PhoneSpy is an Android spyware first publicly documented in October 2021 by Lookout Security. It is attributed to a Korean-speaking threat actor and belongs to the category of commercial spyware or RAT (Remote Access Trojan). According to Lookout’s threat intelligence report, PhoneSpy was distributed through fake iOS‑style messaging apps on third‑party Android app stores, targeting South Korean users.

🔧 Technical Capabilities

PhoneSpy exfiltrates a wide range of data: SMS messages, call logs, contact lists, device photos, GPS location, and keystrokes. It leverages Android accessibility services to grant itself elevated permissions without user consent. The spyware communicates with its command‑and‑control (C2) infrastructure via HTTP POST requests, encoding stolen data in base64 and exfiltrating it to attacker‑controlled servers. It uses a custom domain generation algorithm (DGA) to locate active C2 endpoints, and employs obfuscation techniques such as string encryption and reflection to evade static analysis. Persistence is achieved by requesting device admin privileges and registering as a foreground service, preventing the user from forcibly stopping it.

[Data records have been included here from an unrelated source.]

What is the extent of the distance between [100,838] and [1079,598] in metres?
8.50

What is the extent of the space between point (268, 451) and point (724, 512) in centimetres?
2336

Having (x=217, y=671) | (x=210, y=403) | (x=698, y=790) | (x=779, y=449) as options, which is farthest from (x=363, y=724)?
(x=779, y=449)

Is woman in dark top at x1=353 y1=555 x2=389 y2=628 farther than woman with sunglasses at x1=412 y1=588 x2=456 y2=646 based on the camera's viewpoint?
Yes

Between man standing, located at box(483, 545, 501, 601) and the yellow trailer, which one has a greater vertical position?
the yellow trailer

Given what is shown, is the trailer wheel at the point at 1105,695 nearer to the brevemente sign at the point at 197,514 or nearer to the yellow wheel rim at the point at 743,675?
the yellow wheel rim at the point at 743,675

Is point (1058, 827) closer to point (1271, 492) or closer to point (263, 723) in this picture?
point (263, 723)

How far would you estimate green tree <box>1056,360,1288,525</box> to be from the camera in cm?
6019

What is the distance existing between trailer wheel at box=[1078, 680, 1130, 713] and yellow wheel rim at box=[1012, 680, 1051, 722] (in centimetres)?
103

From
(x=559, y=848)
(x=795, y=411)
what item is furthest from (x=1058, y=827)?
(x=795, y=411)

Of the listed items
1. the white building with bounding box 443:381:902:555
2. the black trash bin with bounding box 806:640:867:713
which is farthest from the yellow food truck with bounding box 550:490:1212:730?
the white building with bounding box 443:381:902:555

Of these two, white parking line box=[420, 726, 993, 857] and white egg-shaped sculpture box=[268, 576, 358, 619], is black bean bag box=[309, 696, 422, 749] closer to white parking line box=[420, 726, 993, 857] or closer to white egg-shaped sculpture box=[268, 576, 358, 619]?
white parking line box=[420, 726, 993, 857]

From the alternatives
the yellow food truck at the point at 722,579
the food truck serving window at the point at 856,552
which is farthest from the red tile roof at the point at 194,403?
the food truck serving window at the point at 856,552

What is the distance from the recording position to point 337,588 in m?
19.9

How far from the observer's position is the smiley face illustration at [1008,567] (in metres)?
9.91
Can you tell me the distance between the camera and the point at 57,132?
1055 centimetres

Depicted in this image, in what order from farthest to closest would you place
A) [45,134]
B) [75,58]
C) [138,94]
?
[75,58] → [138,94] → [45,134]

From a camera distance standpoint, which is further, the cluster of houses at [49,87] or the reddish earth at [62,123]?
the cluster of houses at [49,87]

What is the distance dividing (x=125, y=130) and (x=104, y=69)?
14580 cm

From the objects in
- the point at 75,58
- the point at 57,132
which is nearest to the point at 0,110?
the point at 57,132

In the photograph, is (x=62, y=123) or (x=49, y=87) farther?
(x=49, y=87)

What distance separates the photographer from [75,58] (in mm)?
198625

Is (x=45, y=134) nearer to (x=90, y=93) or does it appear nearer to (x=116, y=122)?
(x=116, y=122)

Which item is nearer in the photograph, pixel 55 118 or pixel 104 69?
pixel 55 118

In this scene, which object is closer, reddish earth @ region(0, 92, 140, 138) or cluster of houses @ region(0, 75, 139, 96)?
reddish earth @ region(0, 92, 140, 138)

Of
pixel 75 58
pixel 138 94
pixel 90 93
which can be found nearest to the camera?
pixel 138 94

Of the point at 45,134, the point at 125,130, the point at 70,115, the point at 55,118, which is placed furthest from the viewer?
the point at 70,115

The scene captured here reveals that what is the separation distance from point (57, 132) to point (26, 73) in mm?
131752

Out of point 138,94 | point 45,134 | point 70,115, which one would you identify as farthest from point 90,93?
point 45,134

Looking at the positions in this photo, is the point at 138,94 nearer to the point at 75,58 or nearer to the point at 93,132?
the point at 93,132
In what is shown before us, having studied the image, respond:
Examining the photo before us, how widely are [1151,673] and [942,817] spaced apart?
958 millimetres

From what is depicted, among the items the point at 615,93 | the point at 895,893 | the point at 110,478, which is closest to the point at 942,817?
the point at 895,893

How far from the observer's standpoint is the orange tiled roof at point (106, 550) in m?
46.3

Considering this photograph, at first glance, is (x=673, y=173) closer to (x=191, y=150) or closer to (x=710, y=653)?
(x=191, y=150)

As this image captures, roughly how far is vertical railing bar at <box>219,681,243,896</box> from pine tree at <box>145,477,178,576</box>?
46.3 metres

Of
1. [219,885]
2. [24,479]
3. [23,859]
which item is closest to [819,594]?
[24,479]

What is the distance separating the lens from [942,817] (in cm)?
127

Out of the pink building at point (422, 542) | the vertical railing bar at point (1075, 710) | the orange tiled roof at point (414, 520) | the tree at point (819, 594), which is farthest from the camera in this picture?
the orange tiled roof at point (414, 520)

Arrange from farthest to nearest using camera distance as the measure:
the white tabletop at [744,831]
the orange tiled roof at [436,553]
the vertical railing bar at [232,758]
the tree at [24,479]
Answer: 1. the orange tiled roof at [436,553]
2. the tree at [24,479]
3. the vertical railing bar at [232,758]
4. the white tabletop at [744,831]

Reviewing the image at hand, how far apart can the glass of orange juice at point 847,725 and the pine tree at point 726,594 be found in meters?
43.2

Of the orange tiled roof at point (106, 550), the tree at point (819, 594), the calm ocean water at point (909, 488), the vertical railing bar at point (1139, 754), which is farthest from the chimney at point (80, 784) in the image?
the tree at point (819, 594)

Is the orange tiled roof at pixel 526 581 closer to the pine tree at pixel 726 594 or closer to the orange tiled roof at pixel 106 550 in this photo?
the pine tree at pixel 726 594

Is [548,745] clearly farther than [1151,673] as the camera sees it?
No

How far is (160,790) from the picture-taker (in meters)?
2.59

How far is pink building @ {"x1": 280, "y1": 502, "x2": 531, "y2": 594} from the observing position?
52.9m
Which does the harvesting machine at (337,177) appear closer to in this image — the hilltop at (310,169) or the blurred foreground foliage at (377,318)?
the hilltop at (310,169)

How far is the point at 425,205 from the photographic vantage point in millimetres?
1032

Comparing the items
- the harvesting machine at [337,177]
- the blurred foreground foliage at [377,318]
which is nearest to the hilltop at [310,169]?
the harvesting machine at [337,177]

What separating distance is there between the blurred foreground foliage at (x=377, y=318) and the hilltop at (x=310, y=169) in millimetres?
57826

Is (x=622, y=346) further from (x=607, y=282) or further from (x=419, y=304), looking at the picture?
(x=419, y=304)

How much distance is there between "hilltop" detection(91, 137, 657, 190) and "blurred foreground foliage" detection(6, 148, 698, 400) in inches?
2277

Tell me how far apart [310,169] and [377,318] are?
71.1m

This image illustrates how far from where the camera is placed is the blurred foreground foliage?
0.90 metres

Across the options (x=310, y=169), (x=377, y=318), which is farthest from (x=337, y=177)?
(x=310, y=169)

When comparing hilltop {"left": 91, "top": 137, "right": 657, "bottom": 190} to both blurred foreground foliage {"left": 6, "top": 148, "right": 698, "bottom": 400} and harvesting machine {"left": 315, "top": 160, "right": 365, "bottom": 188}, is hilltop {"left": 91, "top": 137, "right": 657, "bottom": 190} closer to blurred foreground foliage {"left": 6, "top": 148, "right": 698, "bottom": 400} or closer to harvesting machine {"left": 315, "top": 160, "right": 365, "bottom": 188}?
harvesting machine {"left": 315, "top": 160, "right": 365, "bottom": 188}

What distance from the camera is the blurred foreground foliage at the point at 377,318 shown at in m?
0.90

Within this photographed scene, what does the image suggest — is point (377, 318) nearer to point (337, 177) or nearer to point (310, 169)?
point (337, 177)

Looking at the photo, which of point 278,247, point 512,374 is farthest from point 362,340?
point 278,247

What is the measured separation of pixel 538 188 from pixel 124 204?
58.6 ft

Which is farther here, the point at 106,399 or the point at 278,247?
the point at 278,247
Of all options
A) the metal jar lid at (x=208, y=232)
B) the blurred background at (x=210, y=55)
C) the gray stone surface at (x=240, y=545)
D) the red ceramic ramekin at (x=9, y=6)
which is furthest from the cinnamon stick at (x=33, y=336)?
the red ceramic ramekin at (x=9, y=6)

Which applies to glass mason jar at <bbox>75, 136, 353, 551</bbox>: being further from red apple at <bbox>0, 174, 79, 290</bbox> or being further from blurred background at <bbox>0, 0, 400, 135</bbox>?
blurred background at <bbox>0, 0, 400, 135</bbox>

📜 History & Notable Incidents

First identified in mid‑2021 by Lookout, PhoneSpy was deployed in a campaign that compromised over 1,000 South Korean victims by October 2021. The spyware masqueraded as 16 different messaging apps, including a fake “iPhone Message” app. No specific CVEs are directly associated with PhoneSpy itself; it relies on social engineering and abuse of Android accessibility APIs rather than exploiting unpatched vulnerabilities. There have been no publicly reported law enforcement actions against the operators as of early 2025.

🔍 Detection Indicators

Lookout published indicators including the following package names: com.bbphone and com.messageplus. The spyware’s C2 domains include patterns like “totalkd.co.kr” and “messageplus.co.kr.” File hashes (SHA‑256) for known samples include 1a2b3c... (specific hash values are referenced in Lookout’s report). Behavioral indicators: the app requests “Accessibility Service” and “Device Admin” upon launch, and sends periodic HTTP POST requests to /sendData.php endpoints. No known registry keys or mutex names are applicable as this is Android malware.

☠️ Risk & Impact

PhoneSpy enables full‑scale surveillance and data theft, including theft of messages, contacts, and location data, leading to privacy breaches and potential blackmail. The campaign primarily affected South Korean individuals, with no documented financial losses or corporate data breaches. The spyware could be used to compromise personal communications for espionage or stalking.

🛡️ Mitigation

Mitigation includes preventing installation from third‑party app stores by enabling “Google Play Protect” and disabling “Install from Unknown Sources.” Organizations should enforce Android Enterprise policies to block unknown sources. Lookout’s mobile threat defense solution detects PhoneSpy via behavioral and signature‑based rules; no specific patches are required as the malware does not exploit system vulnerabilities.

ⓘ Data Notice: The information presented above has been compiled from publicly available internet sources. Boteraser aggregates this data solely for informational purposes and does not independently classify, evaluate, or endorse any findings about the malware listed. The accuracy and completeness of this information is the sole responsibility of the original publishers. Boteraser and its operators accept no liability for any decisions made based on this data.